MECHANIC FALLS — The Town Council and Budget Committee on Tuesday night proposed an annual budget of $2.4 million, just $667 less than this fiscal year.

The 2017-18 proposed budget should be at least mild relief to local taxpayers, especially with the school budget expected to come in $80,000 more than a year ago.

The 90-minute public hearing Tuesday night featured a few skirmishes and an almost constant whir of adding machines as the two groups presented and then amended the proposed financial plan.

Of particular concern was the matter of the transfer station — the budget for solid waste was originally proposed at $98,332, which would have meant a savings of more than $15,000.

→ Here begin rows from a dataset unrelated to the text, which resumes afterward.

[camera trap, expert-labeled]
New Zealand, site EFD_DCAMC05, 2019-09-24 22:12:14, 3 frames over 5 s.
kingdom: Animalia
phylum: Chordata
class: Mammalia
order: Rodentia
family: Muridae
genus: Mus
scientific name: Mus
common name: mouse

The committee and council, however, had misgivings about that drastic a cut — it would mean a significant rollback in the hours of operation at the transfer station, for one thing.

“To me, this is a place that is raising money, for a good purpose — saving the planet, so to speak,” argued Yvon Gilbert, of the Budget Committee. “It’s not always about dollars and cents. You have to look at the common sense of the thing, too.”


A transfer station worker who attended the meeting presented a few scenarios: longer lines at the transfer station gate as residents jam the gates to drop off trash during shortened hours of operation; piles of trash in the woods and on the roadsides as those same residents give up trying to get to the transfer station.

With shorter hours, the worker said, the dump would not be run efficiently.

“There’s just no way we can do it, I’m telling you,” he said. “I’m being straight with you folks.”

Swayed, the two panels opted to up the solid waste budget from $98,332 to $106,470. That brought the savings over the current year’s budget from $9,805 to $667, but the vote was unanimous.

The two groups went through the remainder of the proposed budget line by line, making swift work of most items.

The Fire Department budget dropped by more than $3,000, while the police budget went up by $4,099.

Money for the town manager’s office dropped by $3,787 while the budget for recreation went up by $4,000.

After a last-minute adjustment, the budget for pensions and insurance was set at $380,782, a hike of $6,687 over last year.

With the proposed budget agreed upon at Tuesday night’s hearing, the council is expected to formally adopt it and present it to voters in June.